Donc non, désolé, le bio ne sauvera pas le climat.
 
Bon, on se dit que si le bio ne sauve pas la planète côté climat, il va au moins sauver la biodiversité ?
Alors allons voir du côté de l’IPBES.

L’IPBES, c’est le GIEC de la biodiversité, et le « Global Assessment Report », son rapport de référence.
Résumé pour les décideurs : 54 pages.
Agriculture bio mentionnée… une seule fois. Page 37. Et encore, pas comme une solution miracle. Juste une parmi d’autres, comme :
-l’agriculture intégrée,
-les pratiques de conservation des sols,
-l’agroforesterie,
-les systèmes sylvo-pastoraux,
Etc.
(que les médias ne mentionnent que très rarement, soit dit en passant.)

J’ai vérifié avec Grok :
Dans les 10 journaux les plus lus en France, on trouve :
– 70 à 150 articles sur l’AB
– 2 à 23 sur la lutte intégrée
– 5 à 26 sur les couverts végétaux
– 6 à 28 sur l’agriculture de conservation.

Et oui, l’AB a davantage de visibilité médiatique que toutes les autres options réunies…
C’est ce qu’on appelle un bon gros biais médiatique.
 
Dans le rapport complet de l’IPBES, l’AB est un peu plus présente.
Dans le chapitre 2.1, deux mentions de l’AB (p. 59 et 110), avec toujours les mêmes réserves : des gains potentiels, mais avec des « résultats variables », une baisse des rendements et une hausse des prix.

Chapitre 3 : Une mention p. 412.
« Malgré le développement de l’AB, la biodiversité continue de décliner. »
Voilà. C’est tout.

Ou du moins c’est tout pour le bio, car un autre point crucial est soulevé dans le paragraphe suivant :
Le principal moteur de la perte de biodiversité, c’est… l’expansion des terres agricoles.
Et comme l’AB produit moins, il faut plus de surface pour produire la même quantité.

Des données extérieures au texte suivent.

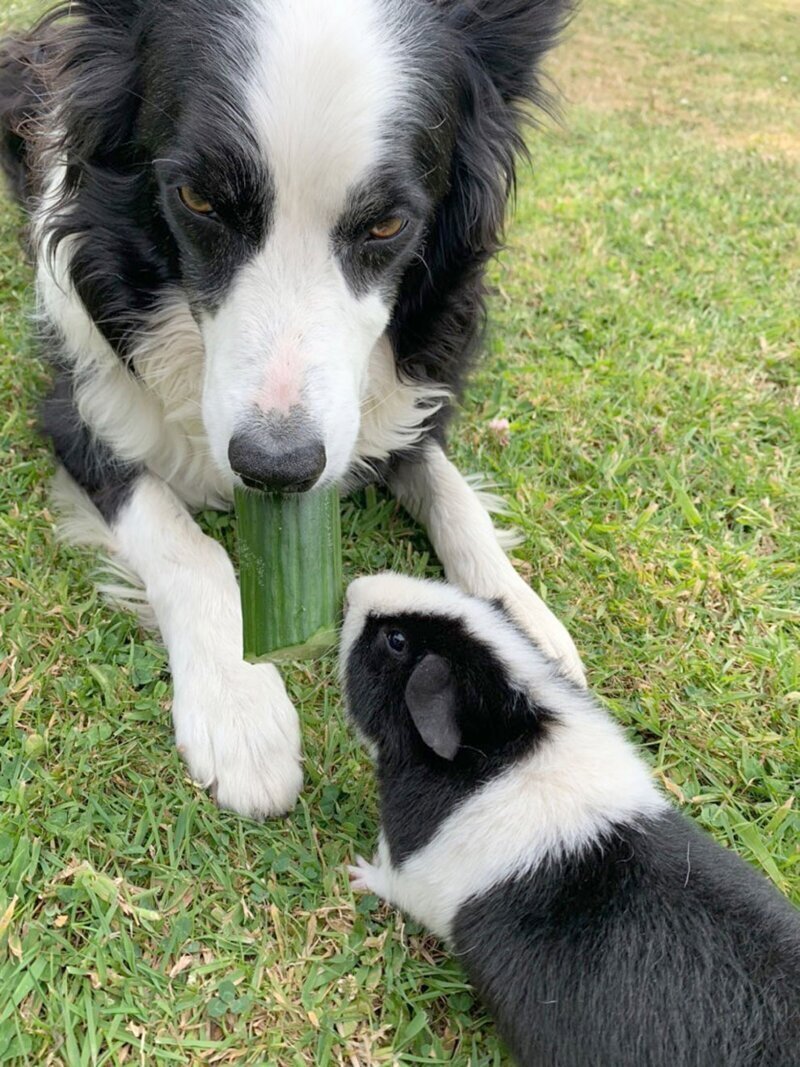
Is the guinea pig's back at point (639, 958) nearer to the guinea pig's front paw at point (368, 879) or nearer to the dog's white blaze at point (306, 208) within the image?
the guinea pig's front paw at point (368, 879)

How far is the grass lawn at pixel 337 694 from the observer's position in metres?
2.04

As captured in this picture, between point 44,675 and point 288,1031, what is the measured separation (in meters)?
1.20

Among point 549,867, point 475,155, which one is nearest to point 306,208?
point 475,155

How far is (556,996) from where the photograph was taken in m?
1.85

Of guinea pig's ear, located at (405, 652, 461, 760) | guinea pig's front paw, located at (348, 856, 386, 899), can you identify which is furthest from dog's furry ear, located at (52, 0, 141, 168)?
guinea pig's front paw, located at (348, 856, 386, 899)

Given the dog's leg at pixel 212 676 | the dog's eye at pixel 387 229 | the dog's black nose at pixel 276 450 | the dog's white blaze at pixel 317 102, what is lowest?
the dog's leg at pixel 212 676

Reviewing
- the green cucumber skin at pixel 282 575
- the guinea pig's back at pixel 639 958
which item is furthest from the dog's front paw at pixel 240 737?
the guinea pig's back at pixel 639 958

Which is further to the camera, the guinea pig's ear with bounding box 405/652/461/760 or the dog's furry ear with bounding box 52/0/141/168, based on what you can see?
the dog's furry ear with bounding box 52/0/141/168

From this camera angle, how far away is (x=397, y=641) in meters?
2.40

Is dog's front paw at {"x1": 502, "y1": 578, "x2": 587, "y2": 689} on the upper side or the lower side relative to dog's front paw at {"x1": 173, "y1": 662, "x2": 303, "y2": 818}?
upper

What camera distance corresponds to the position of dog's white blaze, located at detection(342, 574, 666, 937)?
2.02 m

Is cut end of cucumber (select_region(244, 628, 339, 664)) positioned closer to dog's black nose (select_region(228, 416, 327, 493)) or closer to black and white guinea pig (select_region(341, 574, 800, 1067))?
black and white guinea pig (select_region(341, 574, 800, 1067))

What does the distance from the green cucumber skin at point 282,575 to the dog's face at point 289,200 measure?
0.51 feet

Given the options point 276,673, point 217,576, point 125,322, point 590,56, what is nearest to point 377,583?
point 276,673
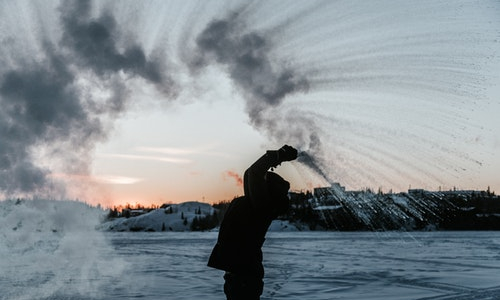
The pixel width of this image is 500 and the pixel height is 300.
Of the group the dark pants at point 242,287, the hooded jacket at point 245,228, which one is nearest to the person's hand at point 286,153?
the hooded jacket at point 245,228

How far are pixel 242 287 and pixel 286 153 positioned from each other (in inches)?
58.0

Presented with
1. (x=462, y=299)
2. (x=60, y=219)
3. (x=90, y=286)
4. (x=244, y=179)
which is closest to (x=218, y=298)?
(x=90, y=286)

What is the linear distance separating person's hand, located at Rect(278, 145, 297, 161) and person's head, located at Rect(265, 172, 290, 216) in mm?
329

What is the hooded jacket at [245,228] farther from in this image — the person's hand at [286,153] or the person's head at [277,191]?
the person's hand at [286,153]

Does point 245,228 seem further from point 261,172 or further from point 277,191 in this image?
point 261,172

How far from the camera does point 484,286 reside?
14.6 metres

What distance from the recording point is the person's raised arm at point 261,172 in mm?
4773

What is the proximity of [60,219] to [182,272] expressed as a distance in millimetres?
7903

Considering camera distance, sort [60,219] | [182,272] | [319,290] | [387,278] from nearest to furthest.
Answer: [319,290], [387,278], [182,272], [60,219]

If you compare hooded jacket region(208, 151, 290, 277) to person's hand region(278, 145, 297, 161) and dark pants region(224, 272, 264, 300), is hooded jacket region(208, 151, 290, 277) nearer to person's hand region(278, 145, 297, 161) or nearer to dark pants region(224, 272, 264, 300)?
dark pants region(224, 272, 264, 300)

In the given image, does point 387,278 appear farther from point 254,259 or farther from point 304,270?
point 254,259

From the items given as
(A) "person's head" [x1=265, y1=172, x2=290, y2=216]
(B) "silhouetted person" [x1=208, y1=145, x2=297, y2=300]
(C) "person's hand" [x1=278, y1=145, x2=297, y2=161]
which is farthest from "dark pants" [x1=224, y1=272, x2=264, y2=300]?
(C) "person's hand" [x1=278, y1=145, x2=297, y2=161]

Donc…

C’est le débat classique « land sparing vs land sharing » :
– intensifier sur moins de surface pour laisser des zones naturelles ?
– ou faire du bio partout et étendre l’agriculture ?

Selon l’IPBES, chap. 4 (p.704), ce débat est loin d’être tranché.
Mais il semblerait qu’un consensus commence à émerger… (Et pas celui qu’on croit)

Je cite : « une gestion agricole durable doit à la fois augmenter la qualité des habitats sur les exploitations et améliorer la productivité tout en minimisant les impacts négatifs sur la biodiversité ».
Ça, c’est ce qu’on appelle l’intensification écologique.
 
Et là, problème :
L’AB, avec ses rendements plus faibles, est justement difficilement compatible avec cette approche.
Il est tout de même indiqué que l’AB peut faire partie des solutions, à condition « d’importants changements dans le système alimentaire ».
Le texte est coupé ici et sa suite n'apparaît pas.